In order to lure China into the caretaker government’s orbit, Morales and Lu argue that it should “change its foreign policy to be more Chinese friendly.” They assert that “China needs sufficient signs from the opposition that its investments will be honored and that a respectful relationship is in fact possible.”
This approach will never work.
First, Guaidó has no leverage to negotiate with Beijing. He can promise all of Venezuela’s oil reserves and the entire Arco Minero to China and the response will be: “That all sounds great, call us when you’re in power.” Under the current situation, there’s no vital Chinese interest in Venezuela—Maduro can’t even keep oil flowing to China to repay previous loans. Promises about an uncertain future will not change that.
For China to take action, the Venezuelan crisis has to grow in dimension: it should be perceived as an obstacle for Beijing’s relationship with the region as a whole. That’s why Guaido’s best chance of bringing Beijing into the fold is by working hand-in-hand with his Latin American allies in conveying a unified regional message that questions the credibility of China’s international image and challenges its position in Venezuela.

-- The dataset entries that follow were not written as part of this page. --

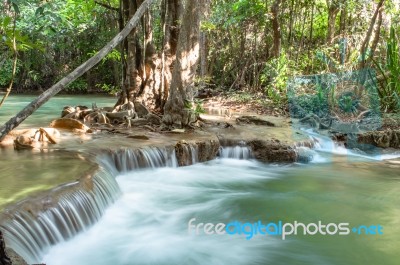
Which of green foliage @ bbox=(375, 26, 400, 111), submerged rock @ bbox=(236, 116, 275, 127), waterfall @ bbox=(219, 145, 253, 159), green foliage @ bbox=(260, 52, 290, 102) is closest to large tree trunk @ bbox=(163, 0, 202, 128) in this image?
waterfall @ bbox=(219, 145, 253, 159)

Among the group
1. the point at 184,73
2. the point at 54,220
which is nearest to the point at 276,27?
the point at 184,73

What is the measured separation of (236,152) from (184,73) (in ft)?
6.66

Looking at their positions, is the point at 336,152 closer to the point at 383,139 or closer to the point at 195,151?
the point at 383,139

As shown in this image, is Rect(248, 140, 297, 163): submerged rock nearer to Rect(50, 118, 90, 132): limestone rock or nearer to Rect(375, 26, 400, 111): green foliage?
Rect(50, 118, 90, 132): limestone rock

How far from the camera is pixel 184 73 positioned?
28.6 feet

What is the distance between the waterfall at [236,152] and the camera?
7.96 meters

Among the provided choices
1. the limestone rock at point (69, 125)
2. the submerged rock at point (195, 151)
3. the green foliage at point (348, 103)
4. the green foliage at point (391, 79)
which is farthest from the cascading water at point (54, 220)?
the green foliage at point (391, 79)

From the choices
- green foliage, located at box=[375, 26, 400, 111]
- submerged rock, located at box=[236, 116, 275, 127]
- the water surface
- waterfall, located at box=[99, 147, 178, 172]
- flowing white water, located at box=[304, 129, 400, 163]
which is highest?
green foliage, located at box=[375, 26, 400, 111]

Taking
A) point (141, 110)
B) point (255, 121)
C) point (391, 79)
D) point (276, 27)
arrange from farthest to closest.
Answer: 1. point (276, 27)
2. point (255, 121)
3. point (391, 79)
4. point (141, 110)

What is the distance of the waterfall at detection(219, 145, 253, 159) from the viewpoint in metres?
7.96

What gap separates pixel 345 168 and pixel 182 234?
4.18 meters

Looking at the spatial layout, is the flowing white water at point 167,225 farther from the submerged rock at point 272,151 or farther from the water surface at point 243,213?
the submerged rock at point 272,151

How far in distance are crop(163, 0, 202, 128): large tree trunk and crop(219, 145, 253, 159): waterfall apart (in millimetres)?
1174

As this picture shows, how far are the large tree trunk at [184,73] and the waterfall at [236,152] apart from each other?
3.85ft
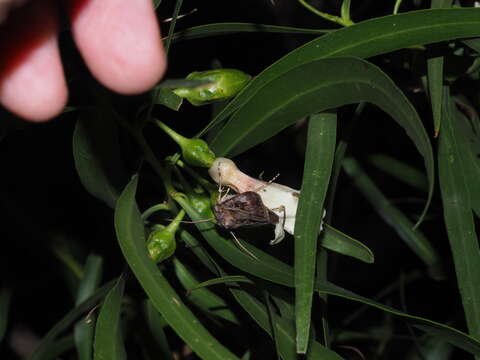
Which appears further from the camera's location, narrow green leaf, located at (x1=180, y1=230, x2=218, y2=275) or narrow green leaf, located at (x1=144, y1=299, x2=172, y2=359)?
narrow green leaf, located at (x1=144, y1=299, x2=172, y2=359)

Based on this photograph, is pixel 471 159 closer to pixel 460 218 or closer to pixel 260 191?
pixel 460 218

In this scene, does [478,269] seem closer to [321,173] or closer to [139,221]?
[321,173]

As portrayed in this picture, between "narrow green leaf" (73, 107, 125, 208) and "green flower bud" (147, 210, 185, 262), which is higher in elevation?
"narrow green leaf" (73, 107, 125, 208)

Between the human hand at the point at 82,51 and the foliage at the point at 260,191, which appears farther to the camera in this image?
the foliage at the point at 260,191

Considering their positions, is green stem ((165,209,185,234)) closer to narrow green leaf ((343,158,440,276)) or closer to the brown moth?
the brown moth

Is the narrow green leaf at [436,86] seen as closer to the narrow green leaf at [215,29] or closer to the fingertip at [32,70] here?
the narrow green leaf at [215,29]

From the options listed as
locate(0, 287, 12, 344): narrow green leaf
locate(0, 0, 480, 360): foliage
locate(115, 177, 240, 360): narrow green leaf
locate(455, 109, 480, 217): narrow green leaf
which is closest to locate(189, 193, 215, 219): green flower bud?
locate(0, 0, 480, 360): foliage

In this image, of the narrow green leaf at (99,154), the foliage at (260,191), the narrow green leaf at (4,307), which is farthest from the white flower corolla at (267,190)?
the narrow green leaf at (4,307)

Beijing is highly sensitive about its international image and has repeatedly demonstrated that it’s willing to modify its foreign policy, if this improves how the world perceives them.
The objective is to give Beijing a compelling reason to get involved in the political discourse and be part of the solution.
This must not be confused with an attempt to alienate or blame China for the Venezuelan debacle. On the contrary, the objective is to give Beijing a compelling reason to get involved in the political discourse and be part of the solution. The main guideline to be conveyed to Chinese authorities is that we’re talking about solving a crisis of governance in the region, not about regime change. Guaidó’s foreign policy team, in tandem with other regional Foreign ministers, have to sell the Venezuelan crisis to Xi Jinping as an opportunity for China to help strengthen the Latin American system of governance and, as a consequence, gain a reputation as a stabilizing force in the region. Inaction would hence translate into a lack of leadership that will tarnish Beijing’s image and question its future projects in Latin America. Only then will China get invested and help bring about change in Venezuela.
Chinese help will not come in the form of official recognition of the caretaker presidency. What Beijing can do is help shut down many of the back-door financial channels that Maduro uses to maintain his regime afloat. Morales and Lu forget that China has voted, on multiple occasions, in the United Nations Security Council in favor of sanctions against Iran, Libya, and North Korea and has put political pressure on other countries, including Myanmar and Sudan, two ironclad dictatorships, to cease political violence. With the right message and the right incentives, the caretaker presidency can get China to pressure Maduro behind closed doors and lay the groundwork for future relations.
At the end of their piece, Morales and Lu rightly point out that “time is the opposition’s worst enemy and the regime’s best friend.” Getting Chinese foreign policy right and bringing Beijing on board with the transition will surely hasten Maduro’s downfall.